*What to do*: Set out every line of the records below as a JSON list of strings, one string per line, with blank lines omitted.

*Available records*:
════════════════════
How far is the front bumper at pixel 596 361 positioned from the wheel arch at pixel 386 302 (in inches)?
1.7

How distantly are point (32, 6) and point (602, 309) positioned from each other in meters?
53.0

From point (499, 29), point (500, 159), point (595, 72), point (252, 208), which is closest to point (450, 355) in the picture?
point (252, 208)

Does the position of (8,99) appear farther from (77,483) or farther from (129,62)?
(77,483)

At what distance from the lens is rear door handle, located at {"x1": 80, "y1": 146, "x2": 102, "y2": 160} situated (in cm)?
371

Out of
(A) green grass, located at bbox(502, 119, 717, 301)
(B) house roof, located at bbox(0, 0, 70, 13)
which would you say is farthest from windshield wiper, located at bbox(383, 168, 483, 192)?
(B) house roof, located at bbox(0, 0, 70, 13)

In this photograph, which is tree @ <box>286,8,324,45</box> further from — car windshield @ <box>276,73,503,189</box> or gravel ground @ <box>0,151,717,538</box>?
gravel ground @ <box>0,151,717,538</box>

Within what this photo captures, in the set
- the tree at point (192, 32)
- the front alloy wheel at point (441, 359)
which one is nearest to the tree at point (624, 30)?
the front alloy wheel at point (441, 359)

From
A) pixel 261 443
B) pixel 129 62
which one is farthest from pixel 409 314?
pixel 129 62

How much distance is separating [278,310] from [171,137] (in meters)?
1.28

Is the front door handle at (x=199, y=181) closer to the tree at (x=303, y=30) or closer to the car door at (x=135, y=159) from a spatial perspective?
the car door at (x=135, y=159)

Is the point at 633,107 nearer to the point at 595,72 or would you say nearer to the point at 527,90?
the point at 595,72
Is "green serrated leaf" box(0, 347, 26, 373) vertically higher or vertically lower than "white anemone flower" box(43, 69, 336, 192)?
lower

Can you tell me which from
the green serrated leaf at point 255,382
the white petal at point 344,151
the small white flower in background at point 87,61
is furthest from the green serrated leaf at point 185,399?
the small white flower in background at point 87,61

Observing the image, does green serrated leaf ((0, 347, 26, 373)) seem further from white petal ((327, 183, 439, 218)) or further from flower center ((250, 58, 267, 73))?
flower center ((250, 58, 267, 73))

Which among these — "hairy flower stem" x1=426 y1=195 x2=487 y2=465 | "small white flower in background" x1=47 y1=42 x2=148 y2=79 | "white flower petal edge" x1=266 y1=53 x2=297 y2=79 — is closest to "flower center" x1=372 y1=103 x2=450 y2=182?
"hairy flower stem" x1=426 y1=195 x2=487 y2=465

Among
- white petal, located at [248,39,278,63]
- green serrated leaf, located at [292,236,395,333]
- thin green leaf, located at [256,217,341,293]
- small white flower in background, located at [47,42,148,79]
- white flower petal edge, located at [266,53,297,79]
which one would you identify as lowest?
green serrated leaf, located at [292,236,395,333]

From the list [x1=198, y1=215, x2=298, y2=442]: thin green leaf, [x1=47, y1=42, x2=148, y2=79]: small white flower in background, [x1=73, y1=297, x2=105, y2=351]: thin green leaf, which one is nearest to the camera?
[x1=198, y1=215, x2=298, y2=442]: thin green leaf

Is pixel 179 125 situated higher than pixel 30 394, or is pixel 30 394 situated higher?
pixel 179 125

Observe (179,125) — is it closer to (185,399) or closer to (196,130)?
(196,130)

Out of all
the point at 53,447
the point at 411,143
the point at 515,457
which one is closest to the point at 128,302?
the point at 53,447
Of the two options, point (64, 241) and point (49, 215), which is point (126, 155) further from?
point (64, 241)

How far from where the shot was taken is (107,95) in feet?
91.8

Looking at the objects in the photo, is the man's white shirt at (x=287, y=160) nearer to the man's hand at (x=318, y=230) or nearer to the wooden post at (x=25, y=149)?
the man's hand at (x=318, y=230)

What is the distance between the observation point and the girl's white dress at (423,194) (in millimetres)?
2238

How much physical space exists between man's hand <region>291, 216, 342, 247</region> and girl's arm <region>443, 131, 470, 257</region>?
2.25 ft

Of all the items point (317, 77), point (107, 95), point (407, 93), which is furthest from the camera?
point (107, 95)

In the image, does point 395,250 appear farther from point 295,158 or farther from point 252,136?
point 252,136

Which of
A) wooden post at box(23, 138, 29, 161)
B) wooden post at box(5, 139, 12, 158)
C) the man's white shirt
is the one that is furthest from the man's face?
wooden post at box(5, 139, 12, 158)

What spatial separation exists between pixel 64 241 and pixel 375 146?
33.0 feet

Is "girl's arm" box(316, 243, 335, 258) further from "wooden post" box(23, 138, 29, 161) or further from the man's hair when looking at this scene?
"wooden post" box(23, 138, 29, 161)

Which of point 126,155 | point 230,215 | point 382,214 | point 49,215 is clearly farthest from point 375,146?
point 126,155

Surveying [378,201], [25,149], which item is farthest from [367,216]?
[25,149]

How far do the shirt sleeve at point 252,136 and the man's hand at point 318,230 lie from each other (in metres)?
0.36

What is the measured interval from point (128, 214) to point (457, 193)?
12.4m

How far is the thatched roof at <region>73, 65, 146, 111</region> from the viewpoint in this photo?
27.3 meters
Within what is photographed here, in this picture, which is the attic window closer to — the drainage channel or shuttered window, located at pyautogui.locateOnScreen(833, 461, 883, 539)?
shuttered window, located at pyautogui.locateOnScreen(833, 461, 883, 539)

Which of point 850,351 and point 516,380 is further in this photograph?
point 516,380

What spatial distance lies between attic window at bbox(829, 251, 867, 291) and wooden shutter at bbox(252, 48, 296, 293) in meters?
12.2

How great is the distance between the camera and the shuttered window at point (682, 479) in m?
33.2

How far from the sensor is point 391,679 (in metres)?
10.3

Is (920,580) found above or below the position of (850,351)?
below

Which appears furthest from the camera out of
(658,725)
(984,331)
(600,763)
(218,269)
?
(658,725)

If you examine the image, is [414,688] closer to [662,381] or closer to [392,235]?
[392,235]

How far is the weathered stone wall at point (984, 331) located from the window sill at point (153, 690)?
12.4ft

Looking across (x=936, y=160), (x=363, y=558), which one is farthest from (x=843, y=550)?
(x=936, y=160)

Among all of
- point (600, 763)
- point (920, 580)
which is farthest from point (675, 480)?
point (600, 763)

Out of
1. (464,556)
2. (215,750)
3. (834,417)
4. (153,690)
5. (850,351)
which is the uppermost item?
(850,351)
════════════════════
*Finished task*:
[
  "How far is the front bumper at pixel 596 361 positioned from the wheel arch at pixel 386 302 (in inches)?",
  "1.7",
  "How distantly are point (32, 6) and point (602, 309) positioned from each other in meters?",
  "53.0",
  "From point (499, 29), point (500, 159), point (595, 72), point (252, 208), which is closest to point (450, 355) in the picture?",
  "point (252, 208)",
  "Does the position of (8,99) appear farther from (77,483) or farther from (129,62)?",
  "(77,483)",
  "At what distance from the lens is rear door handle, located at {\"x1\": 80, \"y1\": 146, \"x2\": 102, \"y2\": 160} situated (in cm)?",
  "371",
  "Out of",
  "(A) green grass, located at bbox(502, 119, 717, 301)",
  "(B) house roof, located at bbox(0, 0, 70, 13)",
  "which would you say is farthest from windshield wiper, located at bbox(383, 168, 483, 192)?",
  "(B) house roof, located at bbox(0, 0, 70, 13)",
  "In this photograph, which is tree @ <box>286,8,324,45</box> further from — car windshield @ <box>276,73,503,189</box> or gravel ground @ <box>0,151,717,538</box>?",
  "gravel ground @ <box>0,151,717,538</box>",
  "Within what this photo captures, in the set",
  "- the tree at point (192, 32)",
  "- the front alloy wheel at point (441, 359)",
  "which one is nearest to the tree at point (624, 30)?",
  "the front alloy wheel at point (441, 359)",
  "From",
  "A) pixel 261 443",
  "B) pixel 129 62",
  "which one is farthest from pixel 409 314?",
  "pixel 129 62",
  "How much distance is separating [278,310] from [171,137] (in meters)?",
  "1.28",
  "Is the front door handle at (x=199, y=181) closer to the tree at (x=303, y=30) or closer to the car door at (x=135, y=159) from a spatial perspective?",
  "the car door at (x=135, y=159)",
  "Is the point at 633,107 nearer to the point at 595,72 or would you say nearer to the point at 527,90?",
  "the point at 595,72",
  "Is \"green serrated leaf\" box(0, 347, 26, 373) vertically higher or vertically lower than \"white anemone flower\" box(43, 69, 336, 192)?",
  "lower",
  "Can you tell me which from",
  "the green serrated leaf at point 255,382",
  "the white petal at point 344,151",
  "the small white flower in background at point 87,61",
  "is furthest from the green serrated leaf at point 185,399?",
  "the small white flower in background at point 87,61",
  "Observing the image, does green serrated leaf ((0, 347, 26, 373)) seem further from white petal ((327, 183, 439, 218)) or further from flower center ((250, 58, 267, 73))?",
  "flower center ((250, 58, 267, 73))",
  "Which among these — \"hairy flower stem\" x1=426 y1=195 x2=487 y2=465 | \"small white flower in background\" x1=47 y1=42 x2=148 y2=79 | \"white flower petal edge\" x1=266 y1=53 x2=297 y2=79 — is closest to \"flower center\" x1=372 y1=103 x2=450 y2=182?",
  "\"hairy flower stem\" x1=426 y1=195 x2=487 y2=465",
  "Among",
  "- white petal, located at [248,39,278,63]",
  "- green serrated leaf, located at [292,236,395,333]",
  "- thin green leaf, located at [256,217,341,293]",
  "- small white flower in background, located at [47,42,148,79]",
  "- white flower petal edge, located at [266,53,297,79]",
  "which one would you identify as lowest?",
  "green serrated leaf, located at [292,236,395,333]",
  "From the list [x1=198, y1=215, x2=298, y2=442]: thin green leaf, [x1=47, y1=42, x2=148, y2=79]: small white flower in background, [x1=73, y1=297, x2=105, y2=351]: thin green leaf, which one is nearest to the camera?",
  "[x1=198, y1=215, x2=298, y2=442]: thin green leaf",
  "Is pixel 179 125 situated higher than pixel 30 394, or is pixel 30 394 situated higher?",
  "pixel 179 125",
  "Observe (179,125) — is it closer to (185,399) or closer to (196,130)?",
  "(196,130)",
  "Out of all",
  "the point at 53,447",
  "the point at 411,143",
  "the point at 515,457",
  "which one is closest to the point at 128,302?",
  "the point at 53,447",
  "Of the two options, point (64, 241) and point (49, 215), which is point (126, 155) further from?",
  "point (64, 241)",
  "How far from where the shot was taken is (107,95) in feet?",
  "91.8",
  "Looking at the objects in the photo, is the man's white shirt at (x=287, y=160) nearer to the man's hand at (x=318, y=230) or nearer to the wooden post at (x=25, y=149)?",
  "the man's hand at (x=318, y=230)",
  "What is the distance between the observation point and the girl's white dress at (423,194) (in millimetres)?",
  "2238",
  "How much physical space exists between man's hand <region>291, 216, 342, 247</region> and girl's arm <region>443, 131, 470, 257</region>?",
  "2.25 ft",
  "Of all the items point (317, 77), point (107, 95), point (407, 93), which is furthest from the camera?",
  "point (107, 95)",
  "In the image, does point 395,250 appear farther from point 295,158 or farther from point 252,136?",
  "point 252,136",
  "Which of",
  "A) wooden post at box(23, 138, 29, 161)",
  "B) wooden post at box(5, 139, 12, 158)",
  "C) the man's white shirt",
  "is the one that is furthest from the man's face?",
  "wooden post at box(5, 139, 12, 158)",
  "What spatial separation exists between pixel 64 241 and pixel 375 146?",
  "33.0 feet",
  "Is \"girl's arm\" box(316, 243, 335, 258) further from \"wooden post\" box(23, 138, 29, 161) or further from the man's hair when looking at this scene?",
  "\"wooden post\" box(23, 138, 29, 161)",
  "Which of point 126,155 | point 230,215 | point 382,214 | point 49,215 is clearly farthest from point 375,146?",
  "point 126,155",
  "Surveying [378,201], [25,149], which item is farthest from [367,216]?",
  "[25,149]",
  "How far do the shirt sleeve at point 252,136 and the man's hand at point 318,230 lie from each other (in metres)?",
  "0.36",
  "What is the measured interval from point (128, 214) to point (457, 193)?",
  "12.4m",
  "How far is the thatched roof at <region>73, 65, 146, 111</region> from the viewpoint in this photo?",
  "27.3 meters",
  "Within what is photographed here, in this picture, which is the attic window closer to — the drainage channel or shuttered window, located at pyautogui.locateOnScreen(833, 461, 883, 539)?",
  "shuttered window, located at pyautogui.locateOnScreen(833, 461, 883, 539)",
  "Which of point 850,351 and point 516,380 is further in this photograph?",
  "point 516,380",
  "What spatial distance lies between attic window at bbox(829, 251, 867, 291) and wooden shutter at bbox(252, 48, 296, 293) in meters?",
  "12.2",
  "How great is the distance between the camera and the shuttered window at point (682, 479) in m?",
  "33.2",
  "How far from the sensor is point 391,679 (in metres)?",
  "10.3",
  "Is (920,580) found above or below the position of (850,351)?",
  "below",
  "Which appears furthest from the camera out of",
  "(658,725)",
  "(984,331)",
  "(600,763)",
  "(218,269)",
  "?",
  "(658,725)",
  "If you examine the image, is [414,688] closer to [662,381] or closer to [392,235]?",
  "[392,235]",
  "How far is the weathered stone wall at point (984, 331) located from the window sill at point (153, 690)?",
  "12.4ft",
  "Looking across (x=936, y=160), (x=363, y=558), which one is farthest from (x=843, y=550)?",
  "(x=936, y=160)",
  "Among all of",
  "- point (600, 763)",
  "- point (920, 580)",
  "which is farthest from point (675, 480)?",
  "point (600, 763)",
  "Out of",
  "1. (464,556)",
  "2. (215,750)",
  "3. (834,417)",
  "4. (153,690)",
  "5. (850,351)",
  "which is the uppermost item?",
  "(850,351)"
]